When we're in the same circumstances so our energy levels are at the same point, we're pretty much perfectly matched. This was one of the things that really brought us together early on and made us realize that we were a really good match for one another.

Kelly said...

I can't say i've ever had that problem. Yasu has always worked long hours and i've always stayed home ever since we got married, and if i pounce on him when he gets home he doesn't mind at all, even if he's tired and worn out.

However, being married a while you certainly pick up on how the other person is feeling without having to say anything and if i do sense that Yasu needs his own space I don't bother him, he's the same with me.
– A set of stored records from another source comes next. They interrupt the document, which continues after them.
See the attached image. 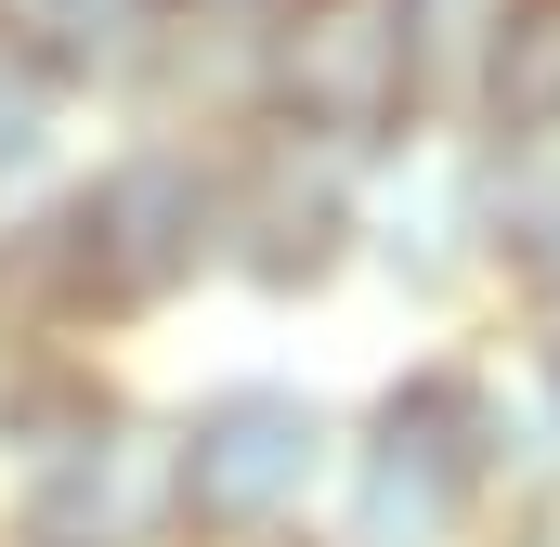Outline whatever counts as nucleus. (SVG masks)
Here are the masks:
<instances>
[{
  "instance_id": "1",
  "label": "nucleus",
  "mask_w": 560,
  "mask_h": 547,
  "mask_svg": "<svg viewBox=\"0 0 560 547\" xmlns=\"http://www.w3.org/2000/svg\"><path fill=\"white\" fill-rule=\"evenodd\" d=\"M0 274L52 287V326H143L209 274V143L143 131L92 183H66V209L39 235H13Z\"/></svg>"
},
{
  "instance_id": "2",
  "label": "nucleus",
  "mask_w": 560,
  "mask_h": 547,
  "mask_svg": "<svg viewBox=\"0 0 560 547\" xmlns=\"http://www.w3.org/2000/svg\"><path fill=\"white\" fill-rule=\"evenodd\" d=\"M339 482V430L313 392H275V379H235L196 417H170V509H183V547H275L300 535V509Z\"/></svg>"
},
{
  "instance_id": "3",
  "label": "nucleus",
  "mask_w": 560,
  "mask_h": 547,
  "mask_svg": "<svg viewBox=\"0 0 560 547\" xmlns=\"http://www.w3.org/2000/svg\"><path fill=\"white\" fill-rule=\"evenodd\" d=\"M248 118L326 143V156H392L418 131V66H405L392 0H300V13H275L248 39Z\"/></svg>"
},
{
  "instance_id": "4",
  "label": "nucleus",
  "mask_w": 560,
  "mask_h": 547,
  "mask_svg": "<svg viewBox=\"0 0 560 547\" xmlns=\"http://www.w3.org/2000/svg\"><path fill=\"white\" fill-rule=\"evenodd\" d=\"M352 222H365V156H326L300 131H261L209 156V261L248 274L261 300H300L352 261Z\"/></svg>"
},
{
  "instance_id": "5",
  "label": "nucleus",
  "mask_w": 560,
  "mask_h": 547,
  "mask_svg": "<svg viewBox=\"0 0 560 547\" xmlns=\"http://www.w3.org/2000/svg\"><path fill=\"white\" fill-rule=\"evenodd\" d=\"M339 496H352V547H469V522L495 496H482L456 365H418L365 405V430L339 443Z\"/></svg>"
},
{
  "instance_id": "6",
  "label": "nucleus",
  "mask_w": 560,
  "mask_h": 547,
  "mask_svg": "<svg viewBox=\"0 0 560 547\" xmlns=\"http://www.w3.org/2000/svg\"><path fill=\"white\" fill-rule=\"evenodd\" d=\"M26 547H183L170 509V417L105 405L79 443L26 469Z\"/></svg>"
},
{
  "instance_id": "7",
  "label": "nucleus",
  "mask_w": 560,
  "mask_h": 547,
  "mask_svg": "<svg viewBox=\"0 0 560 547\" xmlns=\"http://www.w3.org/2000/svg\"><path fill=\"white\" fill-rule=\"evenodd\" d=\"M469 392V443H482V496L509 482L522 509H560V365L522 339L509 365H456Z\"/></svg>"
},
{
  "instance_id": "8",
  "label": "nucleus",
  "mask_w": 560,
  "mask_h": 547,
  "mask_svg": "<svg viewBox=\"0 0 560 547\" xmlns=\"http://www.w3.org/2000/svg\"><path fill=\"white\" fill-rule=\"evenodd\" d=\"M469 235L509 287L560 248V118L548 131H469Z\"/></svg>"
},
{
  "instance_id": "9",
  "label": "nucleus",
  "mask_w": 560,
  "mask_h": 547,
  "mask_svg": "<svg viewBox=\"0 0 560 547\" xmlns=\"http://www.w3.org/2000/svg\"><path fill=\"white\" fill-rule=\"evenodd\" d=\"M392 26H405V66H418V118L469 131V118H482V66H495L509 0H392Z\"/></svg>"
},
{
  "instance_id": "10",
  "label": "nucleus",
  "mask_w": 560,
  "mask_h": 547,
  "mask_svg": "<svg viewBox=\"0 0 560 547\" xmlns=\"http://www.w3.org/2000/svg\"><path fill=\"white\" fill-rule=\"evenodd\" d=\"M548 118H560V0H509L469 131H548Z\"/></svg>"
},
{
  "instance_id": "11",
  "label": "nucleus",
  "mask_w": 560,
  "mask_h": 547,
  "mask_svg": "<svg viewBox=\"0 0 560 547\" xmlns=\"http://www.w3.org/2000/svg\"><path fill=\"white\" fill-rule=\"evenodd\" d=\"M52 131H66V79L0 26V183H26V170L52 156Z\"/></svg>"
},
{
  "instance_id": "12",
  "label": "nucleus",
  "mask_w": 560,
  "mask_h": 547,
  "mask_svg": "<svg viewBox=\"0 0 560 547\" xmlns=\"http://www.w3.org/2000/svg\"><path fill=\"white\" fill-rule=\"evenodd\" d=\"M170 26H235V39H261L275 13H300V0H156Z\"/></svg>"
},
{
  "instance_id": "13",
  "label": "nucleus",
  "mask_w": 560,
  "mask_h": 547,
  "mask_svg": "<svg viewBox=\"0 0 560 547\" xmlns=\"http://www.w3.org/2000/svg\"><path fill=\"white\" fill-rule=\"evenodd\" d=\"M535 352H548V365H560V300H535Z\"/></svg>"
},
{
  "instance_id": "14",
  "label": "nucleus",
  "mask_w": 560,
  "mask_h": 547,
  "mask_svg": "<svg viewBox=\"0 0 560 547\" xmlns=\"http://www.w3.org/2000/svg\"><path fill=\"white\" fill-rule=\"evenodd\" d=\"M509 547H560V509H535V522H522V535H509Z\"/></svg>"
},
{
  "instance_id": "15",
  "label": "nucleus",
  "mask_w": 560,
  "mask_h": 547,
  "mask_svg": "<svg viewBox=\"0 0 560 547\" xmlns=\"http://www.w3.org/2000/svg\"><path fill=\"white\" fill-rule=\"evenodd\" d=\"M275 547H287V535H275Z\"/></svg>"
}]
</instances>
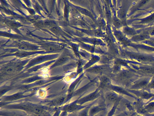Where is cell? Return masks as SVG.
Instances as JSON below:
<instances>
[{
  "mask_svg": "<svg viewBox=\"0 0 154 116\" xmlns=\"http://www.w3.org/2000/svg\"><path fill=\"white\" fill-rule=\"evenodd\" d=\"M14 68L13 67H9L6 69V71L7 73H11L14 71Z\"/></svg>",
  "mask_w": 154,
  "mask_h": 116,
  "instance_id": "cell-3",
  "label": "cell"
},
{
  "mask_svg": "<svg viewBox=\"0 0 154 116\" xmlns=\"http://www.w3.org/2000/svg\"><path fill=\"white\" fill-rule=\"evenodd\" d=\"M114 22H115L116 25H118V26H119V25H120V24H121L120 21L119 20H118V19H117V20H115V21H114Z\"/></svg>",
  "mask_w": 154,
  "mask_h": 116,
  "instance_id": "cell-5",
  "label": "cell"
},
{
  "mask_svg": "<svg viewBox=\"0 0 154 116\" xmlns=\"http://www.w3.org/2000/svg\"><path fill=\"white\" fill-rule=\"evenodd\" d=\"M142 71L147 73H153L154 72V69L149 67H144L142 69Z\"/></svg>",
  "mask_w": 154,
  "mask_h": 116,
  "instance_id": "cell-1",
  "label": "cell"
},
{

I wonder if that Japanese woman has been married long enough to "know" her husband like that?

Girl Japan said...

Darling DH gets home, but when I am out working or doing a project, I am not there to greet him, I would most of the time I do-- he needs to decompress though, usually he has dinner in hand and our mouths are chomping away. Sometimes I am all ready for a convo- cause I am a catterbox..he, being the opposite which irritates me sometimes-- I have to say "huh", well, and "right" a lot.. sometimes he is a true talker and other times... he just wants to unwind after work.. when I get home from work, I am hyper, opposite of him.

I am a SATC fan as well, HARD core-- for the fashion behind the scenes, and for Samantha making it okay that is is OKAY for women to WANT sex, and want it often.

I like little things in each of their characters.